A jak się wyjdzie na balkon... to także. Bo bloki w zasięgu wzroku. Za blisko.

Kiedy przesunę wzrok trochę w lewo? Znów nie tak. Widzę horyzont, ale wiem, że on tak daleki, że nieosiągalny i nie ma po co dążyć... bo świat okrągły. Zawsze zatoczy człowiek koło. Niby nie wchodzi się dwa razy do tej samej rzeki, ale staje się nieraz w punkcie wyjścia. To nie to samo?
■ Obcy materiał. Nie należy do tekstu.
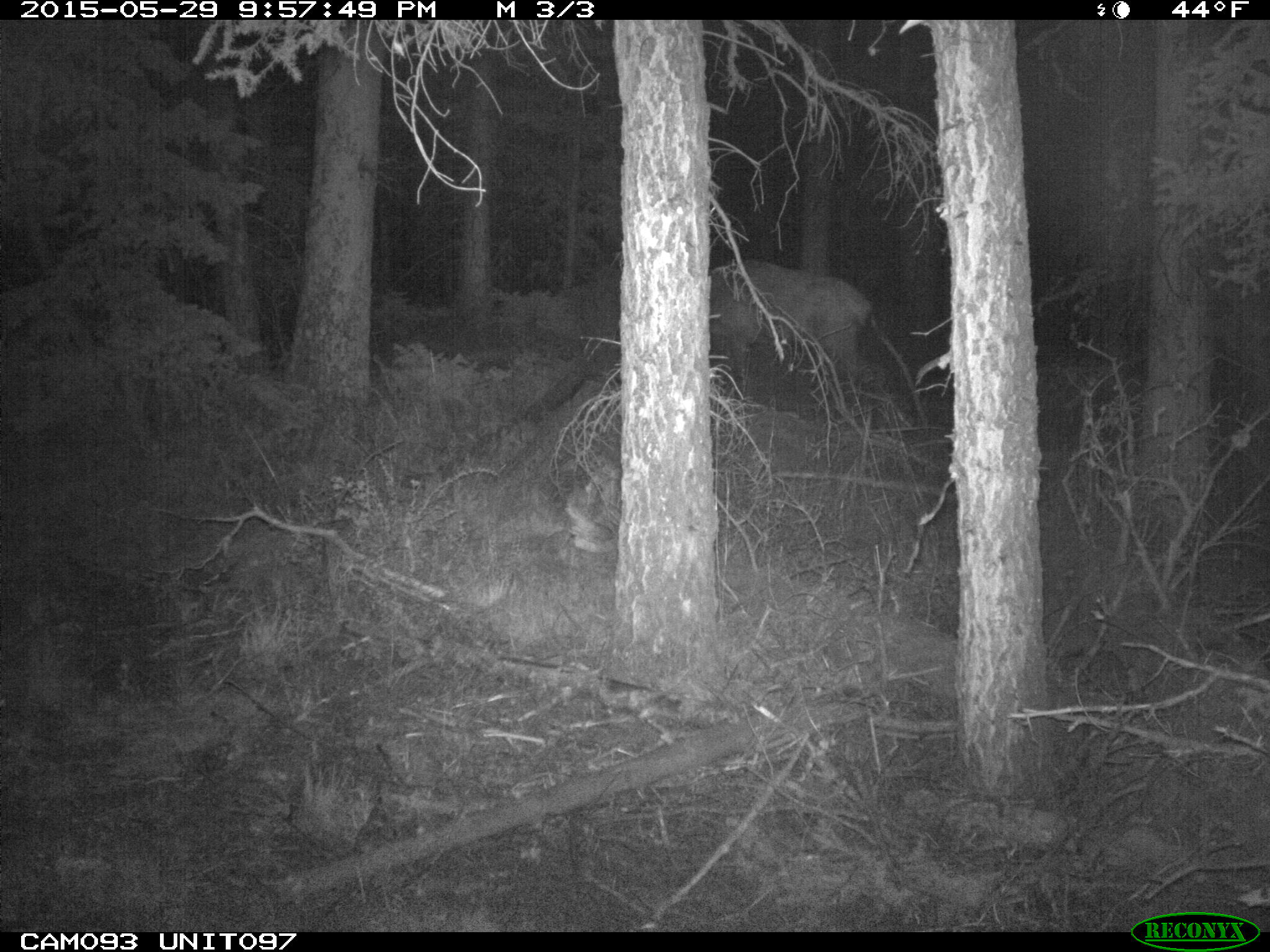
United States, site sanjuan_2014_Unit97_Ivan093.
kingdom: Animalia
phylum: Chordata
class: Mammalia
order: Artiodactyla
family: Cervidae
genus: Cervus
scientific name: Cervus elaphus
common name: red deer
Po prostu znów coś mi się przypomniało. Mam nadzieję, że za jakiś czas będę pamiętać o czym dzisiaj myślałem, bo napisać nie mogę, bo to zbyt jasno o mnie, a tego bym nie chciał.

I dobrze, że dzisiaj nie mam lenia, bo robienie czegokolwiek - wsadzenie rąk w jakiekolwiek zajęcie napewno pomaga. Chociaż może stan dzisiejszy nie jest taki znów ciężki, bo ostatnio nie bywa.

I tego trzeba się trzymać.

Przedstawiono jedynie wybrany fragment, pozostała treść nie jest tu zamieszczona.